Can you recast the part of the rows that opens with the line containing "Between small boat" and closes at the end of the rows as a Markdown table with the columns No. and Line, numbering each line and skipping blank ones? Leave the pictures out.

─── Data records ───

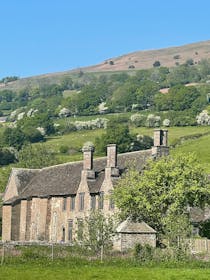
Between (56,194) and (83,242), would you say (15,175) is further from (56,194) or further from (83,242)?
(83,242)

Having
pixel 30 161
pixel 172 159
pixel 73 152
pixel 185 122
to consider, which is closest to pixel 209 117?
pixel 185 122

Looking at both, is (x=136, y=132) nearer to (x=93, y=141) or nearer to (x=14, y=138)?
(x=93, y=141)

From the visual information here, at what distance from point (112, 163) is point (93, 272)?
31.9 meters

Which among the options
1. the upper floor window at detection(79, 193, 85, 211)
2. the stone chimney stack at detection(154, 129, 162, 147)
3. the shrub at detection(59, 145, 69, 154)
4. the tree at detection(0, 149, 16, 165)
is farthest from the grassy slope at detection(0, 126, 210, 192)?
the stone chimney stack at detection(154, 129, 162, 147)

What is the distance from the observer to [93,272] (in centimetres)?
3831

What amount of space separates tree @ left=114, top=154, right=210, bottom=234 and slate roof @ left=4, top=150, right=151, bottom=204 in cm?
658

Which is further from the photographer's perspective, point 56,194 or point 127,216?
point 56,194

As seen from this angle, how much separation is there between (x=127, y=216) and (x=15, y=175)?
3552 cm

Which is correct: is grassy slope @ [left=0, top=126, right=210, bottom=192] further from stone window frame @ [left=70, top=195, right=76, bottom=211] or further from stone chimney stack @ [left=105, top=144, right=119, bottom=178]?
stone chimney stack @ [left=105, top=144, right=119, bottom=178]

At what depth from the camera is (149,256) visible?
4669 centimetres

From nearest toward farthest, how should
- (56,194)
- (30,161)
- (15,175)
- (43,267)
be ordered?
(43,267), (56,194), (15,175), (30,161)

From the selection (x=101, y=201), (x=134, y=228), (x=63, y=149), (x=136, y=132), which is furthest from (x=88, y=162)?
(x=136, y=132)

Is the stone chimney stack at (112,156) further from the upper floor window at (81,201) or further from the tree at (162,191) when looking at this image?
the tree at (162,191)

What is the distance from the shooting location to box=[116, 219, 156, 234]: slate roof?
179ft
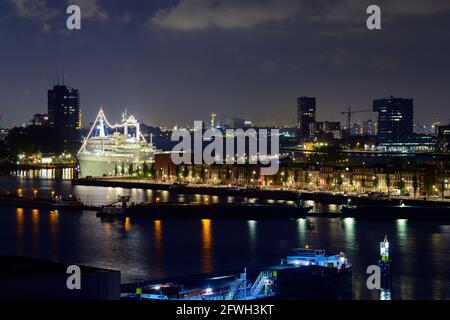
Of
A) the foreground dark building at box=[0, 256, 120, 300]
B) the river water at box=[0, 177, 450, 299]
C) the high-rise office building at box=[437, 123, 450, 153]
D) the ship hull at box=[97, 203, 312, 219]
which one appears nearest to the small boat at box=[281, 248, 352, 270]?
the river water at box=[0, 177, 450, 299]

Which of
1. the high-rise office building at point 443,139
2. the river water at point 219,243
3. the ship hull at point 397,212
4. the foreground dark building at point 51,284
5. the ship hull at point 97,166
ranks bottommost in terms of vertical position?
the river water at point 219,243

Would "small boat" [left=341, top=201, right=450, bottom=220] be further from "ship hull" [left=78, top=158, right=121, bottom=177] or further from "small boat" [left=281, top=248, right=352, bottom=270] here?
"ship hull" [left=78, top=158, right=121, bottom=177]

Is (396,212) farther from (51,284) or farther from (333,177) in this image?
(51,284)

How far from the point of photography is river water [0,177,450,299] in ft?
21.3

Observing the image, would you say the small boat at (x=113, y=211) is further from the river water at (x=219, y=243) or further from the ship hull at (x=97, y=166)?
the ship hull at (x=97, y=166)

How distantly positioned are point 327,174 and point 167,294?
45.1 ft

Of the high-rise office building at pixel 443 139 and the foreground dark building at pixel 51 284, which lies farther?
the high-rise office building at pixel 443 139

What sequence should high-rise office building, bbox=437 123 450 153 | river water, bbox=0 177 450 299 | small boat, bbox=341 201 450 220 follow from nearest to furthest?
river water, bbox=0 177 450 299, small boat, bbox=341 201 450 220, high-rise office building, bbox=437 123 450 153

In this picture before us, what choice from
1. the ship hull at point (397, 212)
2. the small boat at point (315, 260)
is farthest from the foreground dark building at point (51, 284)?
the ship hull at point (397, 212)

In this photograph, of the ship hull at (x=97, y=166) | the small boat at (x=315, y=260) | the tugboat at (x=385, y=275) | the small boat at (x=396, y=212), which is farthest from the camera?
the ship hull at (x=97, y=166)

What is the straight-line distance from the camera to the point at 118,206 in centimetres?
1210

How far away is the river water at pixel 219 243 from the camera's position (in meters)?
6.50

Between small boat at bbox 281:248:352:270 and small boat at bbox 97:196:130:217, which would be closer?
small boat at bbox 281:248:352:270

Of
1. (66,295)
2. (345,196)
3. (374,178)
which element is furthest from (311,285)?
(374,178)
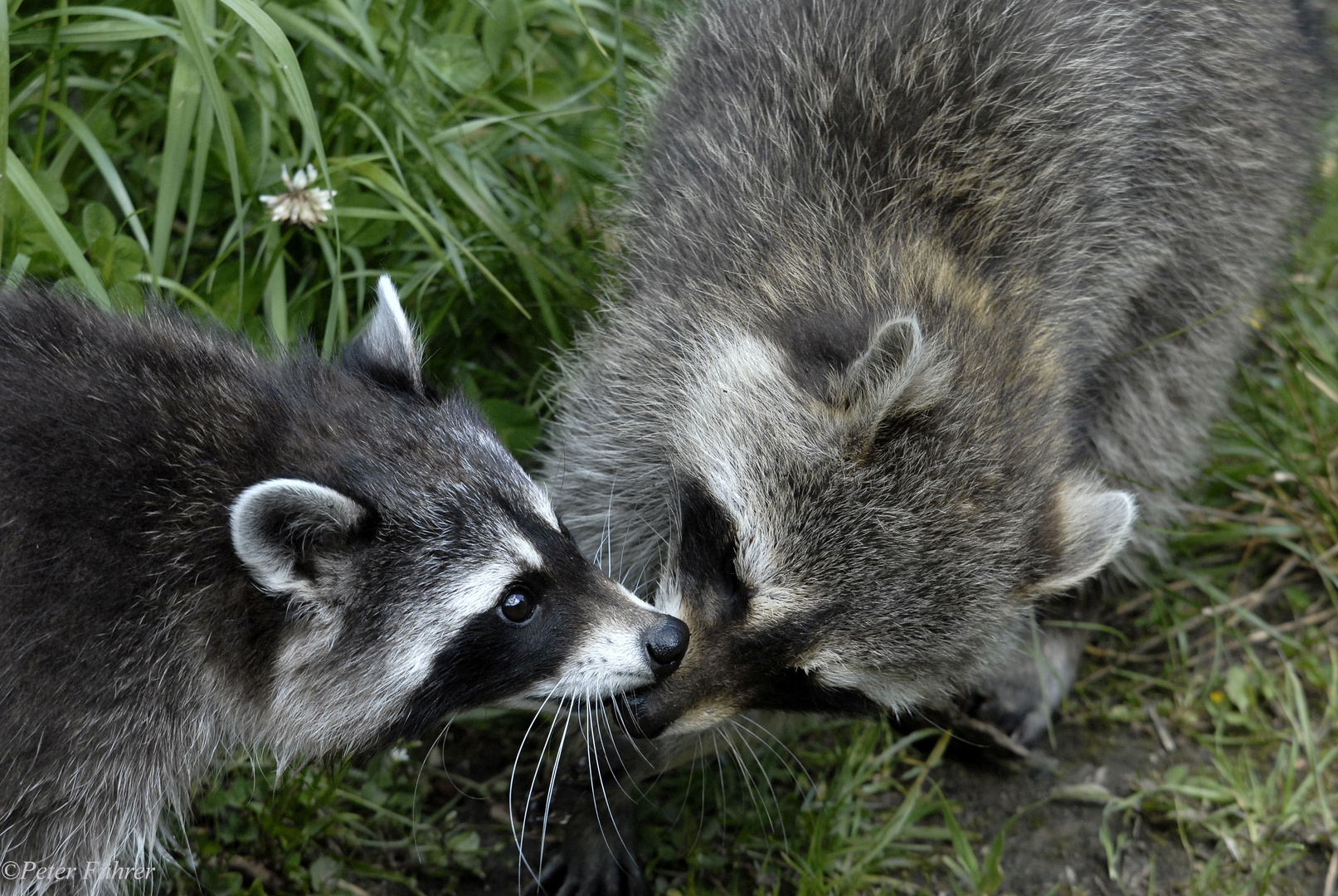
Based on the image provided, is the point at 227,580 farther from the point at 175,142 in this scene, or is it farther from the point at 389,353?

───

» **Exercise solution**
| No. | Line |
|---|---|
| 1 | Between small boat at bbox 281:248:352:270 and small boat at bbox 97:196:130:217, which would be closer? |
| 2 | small boat at bbox 281:248:352:270 |
| 3 | Of |
| 4 | 1. (66,295) |
| 5 | 2. (345,196) |
| 6 | 3. (374,178) |
| 7 | which element is furthest from (311,285)? |
| 8 | (374,178) |
| 9 | Based on the image provided, is the point at 227,580 farther from the point at 175,142 in this scene, or is it farther from the point at 389,353? |